Exercise data >>

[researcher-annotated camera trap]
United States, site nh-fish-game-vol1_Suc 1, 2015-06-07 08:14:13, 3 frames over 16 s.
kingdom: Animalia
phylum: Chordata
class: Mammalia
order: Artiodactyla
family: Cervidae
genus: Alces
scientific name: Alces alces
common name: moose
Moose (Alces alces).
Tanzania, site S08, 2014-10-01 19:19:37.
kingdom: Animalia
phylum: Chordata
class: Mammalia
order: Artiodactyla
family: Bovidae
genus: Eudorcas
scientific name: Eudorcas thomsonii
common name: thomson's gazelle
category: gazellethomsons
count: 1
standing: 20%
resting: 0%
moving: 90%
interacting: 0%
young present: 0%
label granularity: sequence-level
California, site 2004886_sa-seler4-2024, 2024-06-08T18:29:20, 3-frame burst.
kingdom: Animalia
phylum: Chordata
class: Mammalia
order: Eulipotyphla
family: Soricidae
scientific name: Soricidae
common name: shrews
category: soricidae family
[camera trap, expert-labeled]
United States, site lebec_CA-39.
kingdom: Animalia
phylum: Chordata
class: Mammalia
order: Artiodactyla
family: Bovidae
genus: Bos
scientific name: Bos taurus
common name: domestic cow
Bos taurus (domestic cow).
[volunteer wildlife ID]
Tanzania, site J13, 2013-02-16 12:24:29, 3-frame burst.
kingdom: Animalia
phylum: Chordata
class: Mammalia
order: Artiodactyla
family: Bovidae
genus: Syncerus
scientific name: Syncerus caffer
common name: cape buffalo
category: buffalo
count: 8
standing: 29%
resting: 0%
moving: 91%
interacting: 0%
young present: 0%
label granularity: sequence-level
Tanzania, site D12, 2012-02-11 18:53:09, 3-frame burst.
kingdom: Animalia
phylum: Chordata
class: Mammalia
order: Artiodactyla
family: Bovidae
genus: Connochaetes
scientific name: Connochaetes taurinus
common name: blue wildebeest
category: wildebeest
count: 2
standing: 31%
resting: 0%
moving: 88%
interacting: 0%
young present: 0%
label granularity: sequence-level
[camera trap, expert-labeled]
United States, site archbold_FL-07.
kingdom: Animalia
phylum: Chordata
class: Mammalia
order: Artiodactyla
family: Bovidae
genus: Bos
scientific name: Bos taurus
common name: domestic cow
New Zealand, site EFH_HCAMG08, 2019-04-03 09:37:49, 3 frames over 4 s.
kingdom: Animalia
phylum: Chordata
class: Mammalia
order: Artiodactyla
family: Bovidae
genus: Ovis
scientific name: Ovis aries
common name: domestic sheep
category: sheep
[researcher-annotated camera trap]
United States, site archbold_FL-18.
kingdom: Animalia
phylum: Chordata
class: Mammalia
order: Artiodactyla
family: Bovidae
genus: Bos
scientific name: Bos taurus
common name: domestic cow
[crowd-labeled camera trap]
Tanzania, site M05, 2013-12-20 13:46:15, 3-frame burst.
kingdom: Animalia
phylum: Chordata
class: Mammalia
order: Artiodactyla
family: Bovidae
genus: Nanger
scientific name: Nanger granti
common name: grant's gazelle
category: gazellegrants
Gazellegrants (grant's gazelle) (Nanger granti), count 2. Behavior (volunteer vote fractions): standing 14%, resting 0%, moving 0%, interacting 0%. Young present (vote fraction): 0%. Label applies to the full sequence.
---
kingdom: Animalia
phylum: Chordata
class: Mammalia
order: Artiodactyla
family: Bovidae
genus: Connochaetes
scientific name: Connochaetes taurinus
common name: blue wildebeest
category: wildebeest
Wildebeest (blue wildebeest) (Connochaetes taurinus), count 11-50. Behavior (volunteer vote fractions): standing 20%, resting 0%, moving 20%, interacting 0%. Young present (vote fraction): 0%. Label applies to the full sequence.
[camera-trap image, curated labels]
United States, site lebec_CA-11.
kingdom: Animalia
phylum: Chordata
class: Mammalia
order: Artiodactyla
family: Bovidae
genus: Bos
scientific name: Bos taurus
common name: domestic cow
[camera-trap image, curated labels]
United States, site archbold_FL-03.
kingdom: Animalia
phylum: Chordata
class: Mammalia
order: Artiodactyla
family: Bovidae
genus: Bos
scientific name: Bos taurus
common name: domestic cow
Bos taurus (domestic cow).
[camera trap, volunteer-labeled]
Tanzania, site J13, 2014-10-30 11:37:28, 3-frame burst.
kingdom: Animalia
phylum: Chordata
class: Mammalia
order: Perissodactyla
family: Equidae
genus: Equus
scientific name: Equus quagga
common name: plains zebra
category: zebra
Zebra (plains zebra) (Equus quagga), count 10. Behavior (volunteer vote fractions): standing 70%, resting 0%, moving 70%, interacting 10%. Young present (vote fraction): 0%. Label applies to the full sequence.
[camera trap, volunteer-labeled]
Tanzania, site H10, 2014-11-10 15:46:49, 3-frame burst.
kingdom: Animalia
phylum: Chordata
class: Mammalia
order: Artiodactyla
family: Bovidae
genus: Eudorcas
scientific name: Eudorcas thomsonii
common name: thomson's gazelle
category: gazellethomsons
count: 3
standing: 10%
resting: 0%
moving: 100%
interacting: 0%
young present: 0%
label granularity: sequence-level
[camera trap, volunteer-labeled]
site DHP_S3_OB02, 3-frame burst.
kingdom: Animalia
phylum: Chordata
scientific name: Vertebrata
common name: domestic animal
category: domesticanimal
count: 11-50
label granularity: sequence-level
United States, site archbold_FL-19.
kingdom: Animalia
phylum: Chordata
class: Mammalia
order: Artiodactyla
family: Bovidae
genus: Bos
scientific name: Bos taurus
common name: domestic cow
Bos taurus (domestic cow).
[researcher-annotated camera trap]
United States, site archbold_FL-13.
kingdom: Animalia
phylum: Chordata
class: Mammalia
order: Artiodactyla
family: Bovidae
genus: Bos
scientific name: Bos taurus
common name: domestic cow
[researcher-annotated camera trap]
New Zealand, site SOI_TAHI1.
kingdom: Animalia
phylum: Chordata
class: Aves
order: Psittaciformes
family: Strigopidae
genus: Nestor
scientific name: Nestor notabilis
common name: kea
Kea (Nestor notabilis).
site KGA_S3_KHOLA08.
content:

Work item >>
Everything in the data must be repeated exactly; leave no line out.

Completed exercise >>
[researcher-annotated camera trap]
United States, site nh-fish-game-vol1_Suc 1, 2015-06-07 08:14:13, 3 frames over 16 s.
kingdom: Animalia
phylum: Chordata
class: Mammalia
order: Artiodactyla
family: Cervidae
genus: Alces
scientific name: Alces alces
common name: moose
Moose (Alces alces).
Tanzania, site S08, 2014-10-01 19:19:37.
kingdom: Animalia
phylum: Chordata
class: Mammalia
order: Artiodactyla
family: Bovidae
genus: Eudorcas
scientific name: Eudorcas thomsonii
common name: thomson's gazelle
category: gazellethomsons
count: 1
standing: 20%
resting: 0%
moving: 90%
interacting: 0%
young present: 0%
label granularity: sequence-level
California, site 2004886_sa-seler4-2024, 2024-06-08T18:29:20, 3-frame burst.
kingdom: Animalia
phylum: Chordata
class: Mammalia
order: Eulipotyphla
family: Soricidae
scientific name: Soricidae
common name: shrews
category: soricidae family
[camera trap, expert-labeled]
United States, site lebec_CA-39.
kingdom: Animalia
phylum: Chordata
class: Mammalia
order: Artiodactyla
family: Bovidae
genus: Bos
scientific name: Bos taurus
common name: domestic cow
Bos taurus (domestic cow).
[volunteer wildlife ID]
Tanzania, site J13, 2013-02-16 12:24:29, 3-frame burst.
kingdom: Animalia
phylum: Chordata
class: Mammalia
order: Artiodactyla
family: Bovidae
genus: Syncerus
scientific name: Syncerus caffer
common name: cape buffalo
category: buffalo
count: 8
standing: 29%
resting: 0%
moving: 91%
interacting: 0%
young present: 0%
label granularity: sequence-level
Tanzania, site D12, 2012-02-11 18:53:09, 3-frame burst.
kingdom: Animalia
phylum: Chordata
class: Mammalia
order: Artiodactyla
family: Bovidae
genus: Connochaetes
scientific name: Connochaetes taurinus
common name: blue wildebeest
category: wildebeest
count: 2
standing: 31%
resting: 0%
moving: 88%
interacting: 0%
young present: 0%
label granularity: sequence-level
[camera trap, expert-labeled]
United States, site archbold_FL-07.
kingdom: Animalia
phylum: Chordata
class: Mammalia
order: Artiodactyla
family: Bovidae
genus: Bos
scientific name: Bos taurus
common name: domestic cow
New Zealand, site EFH_HCAMG08, 2019-04-03 09:37:49, 3 frames over 4 s.
kingdom: Animalia
phylum: Chordata
class: Mammalia
order: Artiodactyla
family: Bovidae
genus: Ovis
scientific name: Ovis aries
common name: domestic sheep
category: sheep
[researcher-annotated camera trap]
United States, site archbold_FL-18.
kingdom: Animalia
phylum: Chordata
class: Mammalia
order: Artiodactyla
family: Bovidae
genus: Bos
scientific name: Bos taurus
common name: domestic cow
[crowd-labeled camera trap]
Tanzania, site M05, 2013-12-20 13:46:15, 3-frame burst.
kingdom: Animalia
phylum: Chordata
class: Mammalia
order: Artiodactyla
family: Bovidae
genus: Nanger
scientific name: Nanger granti
common name: grant's gazelle
category: gazellegrants
Gazellegrants (grant's gazelle) (Nanger granti), count 2. Behavior (volunteer vote fractions): standing 14%, resting 0%, moving 0%, interacting 0%. Young present (vote fraction): 0%. Label applies to the full sequence.
---
kingdom: Animalia
phylum: Chordata
class: Mammalia
order: Artiodactyla
family: Bovidae
genus: Connochaetes
scientific name: Connochaetes taurinus
common name: blue wildebeest
category: wildebeest
Wildebeest (blue wildebeest) (Connochaetes taurinus), count 11-50. Behavior (volunteer vote fractions): standing 20%, resting 0%, moving 20%, interacting 0%. Young present (vote fraction): 0%. Label applies to the full sequence.
[camera-trap image, curated labels]
United States, site lebec_CA-11.
kingdom: Animalia
phylum: Chordata
class: Mammalia
order: Artiodactyla
family: Bovidae
genus: Bos
scientific name: Bos taurus
common name: domestic cow
[camera-trap image, curated labels]
United States, site archbold_FL-03.
kingdom: Animalia
phylum: Chordata
class: Mammalia
order: Artiodactyla
family: Bovidae
genus: Bos
scientific name: Bos taurus
common name: domestic cow
Bos taurus (domestic cow).
[camera trap, volunteer-labeled]
Tanzania, site J13, 2014-10-30 11:37:28, 3-frame burst.
kingdom: Animalia
phylum: Chordata
class: Mammalia
order: Perissodactyla
family: Equidae
genus: Equus
scientific name: Equus quagga
common name: plains zebra
category: zebra
Zebra (plains zebra) (Equus quagga), count 10. Behavior (volunteer vote fractions): standing 70%, resting 0%, moving 70%, interacting 10%. Young present (vote fraction): 0%. Label applies to the full sequence.
[camera trap, volunteer-labeled]
Tanzania, site H10, 2014-11-10 15:46:49, 3-frame burst.
kingdom: Animalia
phylum: Chordata
class: Mammalia
order: Artiodactyla
family: Bovidae
genus: Eudorcas
scientific name: Eudorcas thomsonii
common name: thomson's gazelle
category: gazellethomsons
count: 3
standing: 10%
resting: 0%
moving: 100%
interacting: 0%
young present: 0%
label granularity: sequence-level
[camera trap, volunteer-labeled]
site DHP_S3_OB02, 3-frame burst.
kingdom: Animalia
phylum: Chordata
scientific name: Vertebrata
common name: domestic animal
category: domesticanimal
count: 11-50
label granularity: sequence-level
United States, site archbold_FL-19.
kingdom: Animalia
phylum: Chordata
class: Mammalia
order: Artiodactyla
family: Bovidae
genus: Bos
scientific name: Bos taurus
common name: domestic cow
Bos taurus (domestic cow).
[researcher-annotated camera trap]
United States, site archbold_FL-13.
kingdom: Animalia
phylum: Chordata
class: Mammalia
order: Artiodactyla
family: Bovidae
genus: Bos
scientific name: Bos taurus
common name: domestic cow
[researcher-annotated camera trap]
New Zealand, site SOI_TAHI1.
kingdom: Animalia
phylum: Chordata
class: Aves
order: Psittaciformes
family: Strigopidae
genus: Nestor
scientific name: Nestor notabilis
common name: kea
Kea (Nestor notabilis).
site KGA_S3_KHOLA08.
content:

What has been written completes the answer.